In your answer, transcribe all of the data exactly.

_Excerpted records_
● ● ●
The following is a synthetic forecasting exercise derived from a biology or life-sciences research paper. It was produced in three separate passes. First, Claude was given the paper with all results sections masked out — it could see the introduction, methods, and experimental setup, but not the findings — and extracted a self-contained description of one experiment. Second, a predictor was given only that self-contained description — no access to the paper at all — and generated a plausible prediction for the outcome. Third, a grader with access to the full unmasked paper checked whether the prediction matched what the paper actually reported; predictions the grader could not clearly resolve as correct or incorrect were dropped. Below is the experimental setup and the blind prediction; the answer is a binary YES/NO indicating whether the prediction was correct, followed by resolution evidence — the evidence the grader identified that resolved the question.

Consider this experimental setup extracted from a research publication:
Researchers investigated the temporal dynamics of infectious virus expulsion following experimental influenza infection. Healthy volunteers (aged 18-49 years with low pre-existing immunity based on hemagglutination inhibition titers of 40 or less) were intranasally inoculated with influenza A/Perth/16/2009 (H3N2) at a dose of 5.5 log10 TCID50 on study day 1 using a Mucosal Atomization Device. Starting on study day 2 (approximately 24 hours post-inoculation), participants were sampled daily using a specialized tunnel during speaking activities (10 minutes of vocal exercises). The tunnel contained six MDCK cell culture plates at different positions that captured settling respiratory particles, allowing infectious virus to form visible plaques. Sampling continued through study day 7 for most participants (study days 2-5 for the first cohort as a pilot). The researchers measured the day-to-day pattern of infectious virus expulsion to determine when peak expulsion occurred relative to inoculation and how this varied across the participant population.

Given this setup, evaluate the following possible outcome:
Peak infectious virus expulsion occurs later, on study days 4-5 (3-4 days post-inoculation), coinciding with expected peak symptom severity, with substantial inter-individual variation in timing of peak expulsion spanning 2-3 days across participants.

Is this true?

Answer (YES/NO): YES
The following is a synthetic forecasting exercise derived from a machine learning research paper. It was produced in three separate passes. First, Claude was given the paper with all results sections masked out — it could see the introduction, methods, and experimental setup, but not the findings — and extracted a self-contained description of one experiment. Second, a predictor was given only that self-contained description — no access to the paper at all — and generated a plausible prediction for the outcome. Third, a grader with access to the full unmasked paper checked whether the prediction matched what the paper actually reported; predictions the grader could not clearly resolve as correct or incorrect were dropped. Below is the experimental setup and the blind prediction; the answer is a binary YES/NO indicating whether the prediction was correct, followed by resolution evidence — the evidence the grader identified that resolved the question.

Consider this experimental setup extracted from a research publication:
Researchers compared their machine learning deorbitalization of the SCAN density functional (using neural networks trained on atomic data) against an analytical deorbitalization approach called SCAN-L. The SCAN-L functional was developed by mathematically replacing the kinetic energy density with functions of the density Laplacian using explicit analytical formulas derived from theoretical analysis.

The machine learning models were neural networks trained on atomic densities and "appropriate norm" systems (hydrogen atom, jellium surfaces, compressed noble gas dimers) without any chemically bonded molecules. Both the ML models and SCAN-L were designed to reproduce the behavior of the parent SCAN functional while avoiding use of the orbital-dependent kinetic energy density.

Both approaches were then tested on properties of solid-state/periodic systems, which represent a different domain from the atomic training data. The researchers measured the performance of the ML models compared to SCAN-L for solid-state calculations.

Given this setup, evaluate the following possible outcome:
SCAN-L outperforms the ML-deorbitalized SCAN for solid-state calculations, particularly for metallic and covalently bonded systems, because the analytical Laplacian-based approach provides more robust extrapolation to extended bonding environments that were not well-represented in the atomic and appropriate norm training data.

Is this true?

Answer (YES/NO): YES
● ● ●
_Exercise solution_
The following is a synthetic forecasting exercise derived from a biology or life-sciences research paper. It was produced in three separate passes. First, Claude was given the paper with all results sections masked out — it could see the introduction, methods, and experimental setup, but not the findings — and extracted a self-contained description of one experiment. Second, a predictor was given only that self-contained description — no access to the paper at all — and generated a plausible prediction for the outcome. Third, a grader with access to the full unmasked paper checked whether the prediction matched what the paper actually reported; predictions the grader could not clearly resolve as correct or incorrect were dropped. Below is the experimental setup and the blind prediction; the answer is a binary YES/NO indicating whether the prediction was correct, followed by resolution evidence — the evidence the grader identified that resolved the question.

Consider this experimental setup extracted from a research publication:
Researchers investigated the temporal dynamics of infectious virus expulsion following experimental influenza infection. Healthy volunteers (aged 18-49 years with low pre-existing immunity based on hemagglutination inhibition titers of 40 or less) were intranasally inoculated with influenza A/Perth/16/2009 (H3N2) at a dose of 5.5 log10 TCID50 on study day 1 using a Mucosal Atomization Device. Starting on study day 2 (approximately 24 hours post-inoculation), participants were sampled daily using a specialized tunnel during speaking activities (10 minutes of vocal exercises). The tunnel contained six MDCK cell culture plates at different positions that captured settling respiratory particles, allowing infectious virus to form visible plaques. Sampling continued through study day 7 for most participants (study days 2-5 for the first cohort as a pilot). The researchers measured the day-to-day pattern of infectious virus expulsion to determine when peak expulsion occurred relative to inoculation and how this varied across the participant population.

Given this setup, evaluate the following possible outcome:
Peak infectious virus expulsion occurs later, on study days 4-5 (3-4 days post-inoculation), coinciding with expected peak symptom severity, with substantial inter-individual variation in timing of peak expulsion spanning 2-3 days across participants.

Is this true?

Answer (YES/NO): YES
The following is a synthetic forecasting exercise derived from a machine learning research paper. It was produced in three separate passes. First, Claude was given the paper with all results sections masked out — it could see the introduction, methods, and experimental setup, but not the findings — and extracted a self-contained description of one experiment. Second, a predictor was given only that self-contained description — no access to the paper at all — and generated a plausible prediction for the outcome. Third, a grader with access to the full unmasked paper checked whether the prediction matched what the paper actually reported; predictions the grader could not clearly resolve as correct or incorrect were dropped. Below is the experimental setup and the blind prediction; the answer is a binary YES/NO indicating whether the prediction was correct, followed by resolution evidence — the evidence the grader identified that resolved the question.

Consider this experimental setup extracted from a research publication:
Researchers compared their machine learning deorbitalization of the SCAN density functional (using neural networks trained on atomic data) against an analytical deorbitalization approach called SCAN-L. The SCAN-L functional was developed by mathematically replacing the kinetic energy density with functions of the density Laplacian using explicit analytical formulas derived from theoretical analysis.

The machine learning models were neural networks trained on atomic densities and "appropriate norm" systems (hydrogen atom, jellium surfaces, compressed noble gas dimers) without any chemically bonded molecules. Both the ML models and SCAN-L were designed to reproduce the behavior of the parent SCAN functional while avoiding use of the orbital-dependent kinetic energy density.

Both approaches were then tested on properties of solid-state/periodic systems, which represent a different domain from the atomic training data. The researchers measured the performance of the ML models compared to SCAN-L for solid-state calculations.

Given this setup, evaluate the following possible outcome:
SCAN-L outperforms the ML-deorbitalized SCAN for solid-state calculations, particularly for metallic and covalently bonded systems, because the analytical Laplacian-based approach provides more robust extrapolation to extended bonding environments that were not well-represented in the atomic and appropriate norm training data.

Is this true?

Answer (YES/NO): YES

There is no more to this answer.